Ces témoignages d’amitié étonnèrent tous les assistants. Obeyd se montrait ainsi fidèle jusqu’au bout à son caractère de dissimulation profonde. La lettre nous fut remise le jour même par un vieux serviteur, auquel le prince avait confié le soin de garder son palais, Le lecteur sera curieux sans doute de savoir en quels termes il sollicitait pour nous la faveur d’Abdalla. « La crainte l’emportant sur les convenances, » nous pensâmes être prudents en lisant cette haute recommandation avant de la donner au prince nedjéen. Nous ouvrîmes donc l’enveloppe, en évitant de rompre les cachets dont elle était scellée et nous acquîmes la preuve de la perfidie d’Obeyd. La lettre était ainsi conçue : « Au nom du Dieu tout miséricordieux et tout bon, nous Obeyd, nous te saluons, ô Abdalla, fils de Feysoul ! Que la miséricorde de Dieu soit sur toi, que la paix t’accompagne ! » — Les épîtres vouahabites commencent invariablement par cette formule, qui remplace les interminables compliments en usage chez les autres Orientaux, — « Nous te faisons savoir que les porteurs de la présente lettre, Salim-el-Eys et son compagnon Baracat-ech-Chami, se disent versés dans l’art de guérir. » — Ici le prince, au lieu du mot ordinaire employé en Arabie, se servait d’une expression à double sens, qui signifie moins la médecine que la magie, crime puni à Riad de la peine capitale. — « Nous prions Dieu de te préserver de tout danger. Nous saluons aussi ton père Feysoul, tes frères, ta famille, et nous attendons avec impatience ta réponse. La paix soit avec toi. »


Obeyd étant éloigné, Télal se sentait en liberté d’agir : aussi, le 6 septembre, nous fûmes invités à nous rendre dans le khavoua de Zamil, vers une heure de l’après-midi. Un esclave avait été placé en sentinelle à la porte pour écarter les visiteurs importuns. A peine étions-nous arrivés depuis dix minutes que Télal entra, escorté de deux serviteurs armés, qu’il laissa dans la cour. Il était simplement vêtu ; son regard, plus sérieux encore que de coutume, trahissait une préoccupation profonde. Il s’assit et conserva quelques instants un silence que nous eûmes garde de rompre. Enfin, levant les yeux et les fixant sur les miens : « Vous ne me demanderez pas, me dit-il, et je ne serai pas assez imprudent pour donner, dans l’état actuel des choses, une réponse positive et officielle à des communications comme les vôtres. Cependant, moi, Télal, je vous assure de mon concours et de ma ferme volonté. Continuez maintenant votre voyage. Quand vous reviendrez, ce qui, j’espère, ne tardera pas, votre parole fera loi dans ce pays, et ce que vous désirez s’accomplira. Êtes-vous satisfait ? » Je répondis que sa promesse comblait mes désirs les plus chers, et nous nous serrâmes la main, en témoignage d’une alliance mutuelle.
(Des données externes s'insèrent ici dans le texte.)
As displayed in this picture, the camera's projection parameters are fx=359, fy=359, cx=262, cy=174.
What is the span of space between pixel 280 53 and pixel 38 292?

Dès que Télal se fut retiré, je priai Zamil de m’apprendre où étaient les compagnons qui devaient faire route avec nous. Il me répondit que, d’après les ordres du roi, ces gens se présenteraient le jour même à notre demeure.


Vers le soir, en effet, trois hommes frappèrent à notre porte : c’étaient nos nouveaux guides. Ils appartenaient au Cacim, comme l’attestaient leur petite taille et leur teint bronzé ; le plus âgé, qui s’appelait Moubarek, était natif de Bereyda ; il nous dit que le départ avait d’abord été fixé au lendemain 7 septembre, mais que, plusieurs de leurs compagnons s’étant trouvés en retard, on l’avait remis au jour suivant. Pour un prix d’une incroyable modicité, eu égard même à la valeur considérable de l’argent dans ce pays, Moubarek consentit à nous louer deux chameaux, et nous fumes charmés de voir que les manières polies et le langage affable de nos guides nous promettaient un voyage agréable.


Enfin, le 8 septembre 1862, nous dîmes adieu à la cité de Hayel, dont nous emportions de si bons souvenirs.